After this explanation the reader will easily understand the flutter of excitement that passed through the assembly, for, although feasting at that moment on a walrus, they had suffered much during the latter part of that winter from the scarcity of animals of all kinds.

But Angut did not flutter. That peculiar man was an incorrigible sceptic. He merely smiled, and, chucking a rotund little boy beside him under the chin, said, “What think ye of that, my little ball of fat?” or some Eskimo equivalent for that question. Our intelligent wizard had not, however, ventured on these statements without some ground to go on. The fact is, that, being a close observer and good judge of the weather, he had perceived a change of some sort coming on.
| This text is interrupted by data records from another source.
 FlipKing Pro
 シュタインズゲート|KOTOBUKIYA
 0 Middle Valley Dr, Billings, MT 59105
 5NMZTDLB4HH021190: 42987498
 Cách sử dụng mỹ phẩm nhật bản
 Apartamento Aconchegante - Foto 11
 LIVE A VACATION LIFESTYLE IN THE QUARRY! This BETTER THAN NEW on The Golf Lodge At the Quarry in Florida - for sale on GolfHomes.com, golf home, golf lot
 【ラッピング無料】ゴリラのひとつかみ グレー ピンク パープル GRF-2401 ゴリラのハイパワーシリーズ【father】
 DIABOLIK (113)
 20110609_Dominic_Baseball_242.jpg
While on his way to the hut of Okiok he had also observed that a few seals were playing about on the margin of some ice-floes, and from other symptoms, recognisable only by angekoks, he had come to the conclusion that it would be safe as well as wise at that time to prophesy a period of plenty.
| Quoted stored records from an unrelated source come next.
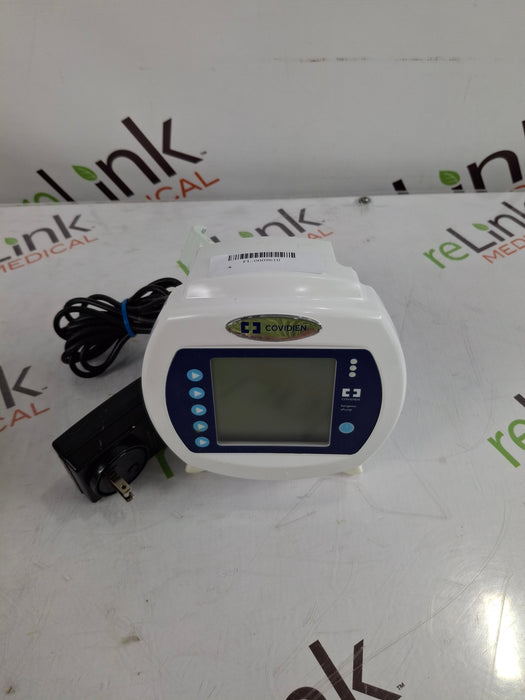 Covidien Kangaroo ePump Enteral Feeding Pump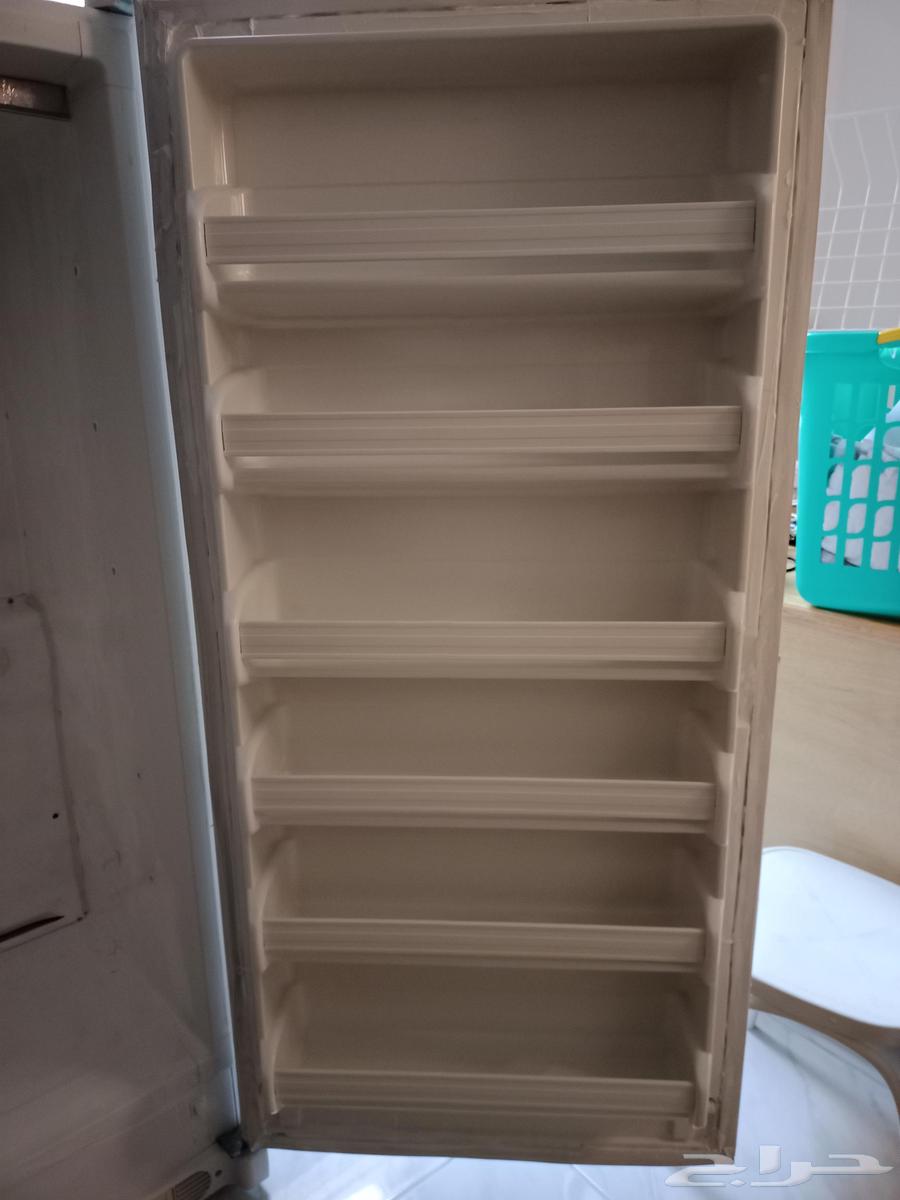 فريزر ويستهاوس أمريكي 22 قدم64674222302211111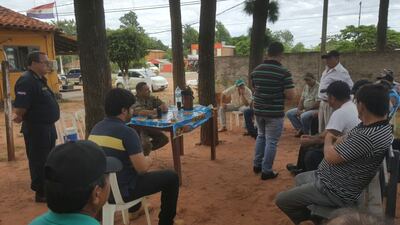 /pf/resources/images/abc-placeholder.png?d=2394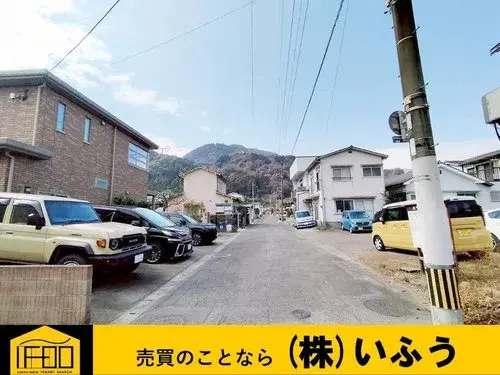 5DK+S Property Beppu City Oita Prefecture (5)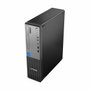 PC de bureau Lenovo NEO 50S Intel Core i5-14400 16 GB RAM 512 GB SSD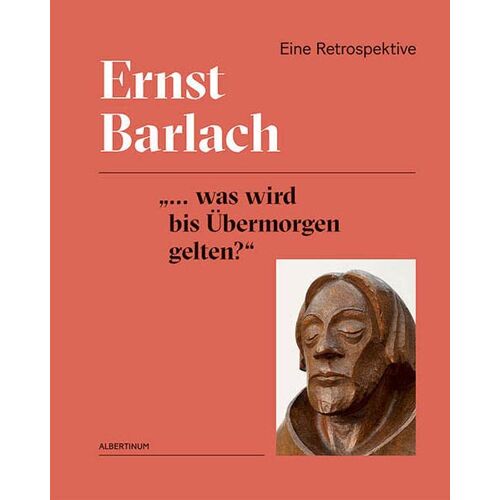 Ernst Barlach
“Now I would advise,” he said, in concluding his discourse, “that we should send off a hunting party to the south, for I can tell you that seals will be found there—if the young men do not put off time on the way.”

This last proviso was a judicious back-door of escape. Slight delays, he knew, were almost inevitable, so that, if the hunt should prove a failure, he would have little difficulty in accounting for it, and saving his credit. The most of his credulous and simple-minded hearers did not reflect on the significance of the back-door remark, but Angut did, and grinned a peculiar grin at the little fat boy, whom he chucked a second time under the chin. Ujarak noted the grin, and did not like it.

Among the people there who gave strongest expression to their joy at the prospect of the good living in store for them, were several young and middle-aged females who sat in a corner grouped together, and conveyed their approval of what was said to each other by sundry smirks and smiles and nods of the head, which went far to prove that they constituted a little coterie or clique.

One of these was the wife of Simek, the best hunter of the tribe. Her name was Pussimek. She was round and short, comely and young, and given to giggling. She had a baby—a female baby—named after her, but more briefly, Pussi, which resembled her in all respects except size. Beside her sat the mother of Ippegoo. We know not her maiden name, but as her dead husband had been called by the same name as the son, we will style her Mrs Ippegoo. There was also the mother of Arbalik, a youth who was celebrated as a wonderful killer of birds on the wing—a sort of Eskimo Robin Hood—with the small spear or dart. The mother of Arbalik was elderly, and stern—for an Eskimo. She was sister to the great hunter Simek. Kannoa, a very old dried-up but lively woman with sparkling black eyes, also formed one of the group.

“Won’t we be happy!” whispered Pussimek, when Ujarak spoke in glowing terms of the abundance that was in prospect. She followed up the whisper by hugging the baby.

“Yes, a good time is coming,” said the mother of Ippegoo, with a pleasant nod. “We will keep the cooking-lamps blazing night and—”

“And stuff,” rejoined Pussimek, with a giggle, “till we can hold no more.”

“Do you want to grow fatter?” asked the mother of Arbalik in a sharp tone, which drew forth a smothered laugh all round, for Pussimek had reached that condition of embonpoint which rendered an increase undesirable.